The family of a Food Emporium employee who was killed in a horrific elevator accident while working in the store has filed a wrongful death lawsuit against building owners Manhattan Plaza and the elevator companies in charge of the faulty machinery. 

Hell's Kitchen Food Emporium Death Maria Sanchez
Emergency responders attend the scene at Food Emporium on December 15, 2020. Photo: Phil O’Brien

Jeylin Sanchez — whose mother, 39-year-old Food Emporium worker Maria Sanchez was killed on December 15, 2020 when the employee dumbwaiter she was using malfunctioned, causing a high-impact, fatal head injury – filed a wrongful death lawsuit on behalf of her mother’s estate in Bronx County Court on Monday November 28. 

Jeylin and Wendy Hernandez, the co-administrators of Maria Sanchez’s estate, have named Food Emporium landlords Manhattan Plaza as well as Liberty Elevator Corporation, Brooklyn Elevator Corporation and Arrow Elevator Inc as responsible for illegally installing and neglecting to repair the machinery that killed Maria. 

“On December 15, 2020, and for some time prior thereto, during the course of their employment, employees of Seven Seas, including but not limited to the decedent, were directed, instructed and/or expected to use the dumbwaiter to transport produce and/or other products from the basement level to the ground floor level and/or from the ground floor level to the basement level,” read the court filings by Sanchez and Hernandez’s lawyers, which add: “Defendant, Liberty Elevator Co, Inc. caused, permitted, allowed and/or suffered the dumbwaiter to become, be and/or remain in an unreasonably unsafe, dangerous, hazardous and defective condition and in a state of disrepair.” The location is run by Food Emporium · Seven Seas 42nd St LLC.

Hell's Kitchen Food Emporium Death Maria Sanchez
Firefighters arrive to Food Emporium after Maria Sanchez was killed by a faulty, unregistered elevator.
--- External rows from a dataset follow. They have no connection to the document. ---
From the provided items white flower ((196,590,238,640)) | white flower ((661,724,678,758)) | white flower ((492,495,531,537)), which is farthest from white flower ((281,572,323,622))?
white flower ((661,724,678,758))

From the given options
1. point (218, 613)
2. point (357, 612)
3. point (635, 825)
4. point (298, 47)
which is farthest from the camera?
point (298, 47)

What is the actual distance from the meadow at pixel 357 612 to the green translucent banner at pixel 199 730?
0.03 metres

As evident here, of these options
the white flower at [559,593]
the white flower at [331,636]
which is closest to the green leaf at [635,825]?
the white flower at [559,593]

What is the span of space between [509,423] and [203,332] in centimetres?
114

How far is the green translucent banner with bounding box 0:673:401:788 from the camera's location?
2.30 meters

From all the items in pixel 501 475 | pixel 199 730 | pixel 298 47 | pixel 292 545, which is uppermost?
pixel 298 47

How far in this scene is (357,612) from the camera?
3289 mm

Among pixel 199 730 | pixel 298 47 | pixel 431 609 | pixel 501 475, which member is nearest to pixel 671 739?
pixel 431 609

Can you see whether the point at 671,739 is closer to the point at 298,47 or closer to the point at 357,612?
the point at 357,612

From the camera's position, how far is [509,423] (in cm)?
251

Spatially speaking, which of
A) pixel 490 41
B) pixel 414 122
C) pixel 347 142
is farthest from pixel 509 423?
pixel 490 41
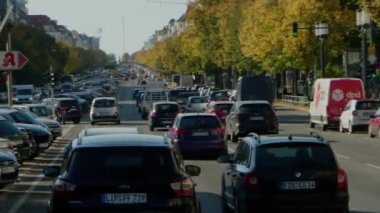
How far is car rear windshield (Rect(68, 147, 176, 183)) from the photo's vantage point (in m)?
11.3

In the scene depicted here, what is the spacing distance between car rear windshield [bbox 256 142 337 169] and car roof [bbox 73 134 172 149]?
272 centimetres

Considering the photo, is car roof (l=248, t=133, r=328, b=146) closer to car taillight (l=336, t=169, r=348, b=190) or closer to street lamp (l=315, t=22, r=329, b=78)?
car taillight (l=336, t=169, r=348, b=190)

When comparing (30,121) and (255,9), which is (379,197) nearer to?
(30,121)

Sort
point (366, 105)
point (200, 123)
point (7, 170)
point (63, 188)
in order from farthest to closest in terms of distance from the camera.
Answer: point (366, 105)
point (200, 123)
point (7, 170)
point (63, 188)

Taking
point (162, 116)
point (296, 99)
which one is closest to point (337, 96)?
point (162, 116)

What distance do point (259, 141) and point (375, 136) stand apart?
28.4 metres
Photo: Phil O’Brien

The plaintiffs go on to allege that the elevator operating company did not register the machinery with the Department of Buildings, thereby forgoing crucial safety inspections. An initial investigation by the Department of Buildings (DOB) found that the elevator was illegally installed and in violation of the city’s safety inspection policies. 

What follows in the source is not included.